Ron Najor is a filmmaker recognized for his work in independent cinema. Najor produced Destin Daniel Cretton's feature debut, I Am Not a Hipster, which premiered at the 2012 Sundance Film Festival, and Short Term 12 (2013), which won both the Grand Jury Prize and Audience Award at SXSW.

== Early life ==
As a San Diego native, Najor began his academic journey at a junior college before briefly attending the University of California, San Diego (UCSD) as a literature major. Seeking a different path, he transferred to San Diego State University (SDSU), where he developed an interest in filmmaking. He pursued a double major in psychology and film, later earning a master's degree from SDSU despite the common recommendation to study at different institutions for undergraduate and graduate degrees.

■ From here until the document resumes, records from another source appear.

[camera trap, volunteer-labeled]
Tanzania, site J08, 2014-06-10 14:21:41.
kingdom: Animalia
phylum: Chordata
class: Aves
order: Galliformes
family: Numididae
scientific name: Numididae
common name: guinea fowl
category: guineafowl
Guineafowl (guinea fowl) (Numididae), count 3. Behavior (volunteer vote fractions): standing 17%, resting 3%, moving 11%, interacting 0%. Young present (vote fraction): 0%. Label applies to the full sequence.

After graduating in 2002, Najor moved to Los Angeles and worked as a production assistant while also returning to SDSU to teach introductory film production. His early career included roles in editing, directing, and behind-the-scenes documentary work before he transitioned into producing.

== Career ==
In 2011, Najor produced I Am Not a Hipster, a drama directed by Destin Daniel Cretton. As the lead producer, he oversaw production under Uncle Freddy Productions. The film, which explores themes of grief and artistic struggle, presents an intimate, character-driven narrative set within San Diego’s indie-rock scene. Najor worked closely with Cretton and the cast to develop the film's naturalistic style. I Am Not a Hipster received recognition on the festival circuit, contributing to Najor's growing reputation in independent filmmaking.

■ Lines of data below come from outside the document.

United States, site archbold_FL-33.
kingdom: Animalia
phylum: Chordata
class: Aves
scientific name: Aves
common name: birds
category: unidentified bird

In 2012, Najor served as a producer on Short Term 12, reuniting with director Cretton after their collaboration on I Am Not a Hipster. Najor was involved in securing financing and managing production logistics for the film, which was shot over 20 days in Los Angeles. His work included helping the film navigate financial challenges, including obtaining grants such as the Kenneth Rainin Foundation post-production grant from the San Francisco Film Society. Short Term 12 went on to win both the Grand Jury Prize and the Audience Award at SXSW 2013.

In 2024, Najor joined Cretton's newly launched multimedia production company, Hisako, as Vice President of Film. Having previously held the same role at Cretton's former production company. The company launched under Disney Entertainment Television’s Onyx Collective, with its first major project being the live-action adaptation of Naruto, which Cretton is set to write and direct for Lionsgate.

Najor directed and starred in the feature-length film Adjunct, which premiered in 2025 and was based on his own experiences as an adjunct professor.